Simple Hardware Implementation of Motion Estimation Algorithms

Implementación simple en hardware de algoritmos para la estimación de movimiento

Juan Romero
Universidad San Francisco, Ecuador
Universidad San Francisco, Ecuador
Damien Verdier
INP-ENSEEIHT, Francia
Clement Raffaitin
INP-ENSEEIHT, Francia
Luis Procel
Universidad San Francisco, Ecuador
Lionel Trojman
Universidad San Francisco, Ecuador

ACI Avances en Ciencias e Ingenierías

Universidad San Francisco de Quito, Ecuador

Received: 15 January 2019

Accepted: 17 June 2019



DOI: https://doi.org/10.18272/aci.v11i3.1352

Abstract: In the following work is presented a hardware implementation of the two principal optical flow methods. The work is based on the methods developed by Lucas & Kanade and Horn & Schunck. The implementation is made by using a field programmable gate array and Hardware Description Language. To achieve a successful implementation, the original algorithms were optimized. The results show the optical flow as a vector field over one frame, which enables an easy detection of the movement. The results are compared to a software implementation to ensure the success of the method. The results are a fast implementation capable of quickly overcoming a traditional implementation in software.

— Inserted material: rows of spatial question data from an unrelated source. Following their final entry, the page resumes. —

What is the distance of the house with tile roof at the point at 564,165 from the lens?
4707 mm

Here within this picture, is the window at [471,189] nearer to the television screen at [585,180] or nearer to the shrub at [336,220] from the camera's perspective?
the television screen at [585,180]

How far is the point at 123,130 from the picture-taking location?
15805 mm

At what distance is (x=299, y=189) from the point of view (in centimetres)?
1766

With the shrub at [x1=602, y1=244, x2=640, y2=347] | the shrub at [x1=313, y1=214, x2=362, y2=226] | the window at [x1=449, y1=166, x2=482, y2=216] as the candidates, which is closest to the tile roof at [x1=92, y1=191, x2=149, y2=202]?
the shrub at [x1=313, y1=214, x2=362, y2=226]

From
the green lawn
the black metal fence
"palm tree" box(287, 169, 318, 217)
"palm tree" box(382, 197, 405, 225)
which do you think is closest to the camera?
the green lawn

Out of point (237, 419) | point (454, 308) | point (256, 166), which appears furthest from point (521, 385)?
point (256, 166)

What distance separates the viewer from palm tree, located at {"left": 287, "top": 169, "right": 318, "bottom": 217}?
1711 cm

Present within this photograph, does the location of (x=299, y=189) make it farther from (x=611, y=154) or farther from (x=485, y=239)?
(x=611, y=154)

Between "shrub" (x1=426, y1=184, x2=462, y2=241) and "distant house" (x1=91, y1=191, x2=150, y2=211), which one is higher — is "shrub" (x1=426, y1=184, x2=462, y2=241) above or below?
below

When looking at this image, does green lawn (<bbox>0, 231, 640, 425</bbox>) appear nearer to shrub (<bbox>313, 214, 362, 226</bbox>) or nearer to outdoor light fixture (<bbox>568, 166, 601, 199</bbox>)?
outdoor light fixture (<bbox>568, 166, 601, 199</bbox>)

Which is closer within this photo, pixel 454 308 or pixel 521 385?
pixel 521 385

Keywords: Horn & Schunck, Lucas & Kanade, FPGA, VHDL, Movement, Derivative, Optical Flow.

Resumen: En el siguiente trabajo se presenta la implementación en hardware de los dos métodos principales de flujo óptico. El trabajo se basa en los métodos desarrollados por Lucas & Kanade y Horn & Schunck. La implementación se realiza mediante una matriz de puertas lógicas programables en campo y en lenguaje de descripción de hardware. Para lograr una exitosa implementación los algoritmos originales fueron optimizados. Los resultados muestran el flujo óptico como un campo vectorial sobre un cuadro del video, lo que permite una fácil detección del movimiento. Los resultados se comparan con una implementación de software para asegurar el éxito de los métodos. Los resultados son una implementación veloz capaz de superar en rapidez a una implementación tradicional en software.’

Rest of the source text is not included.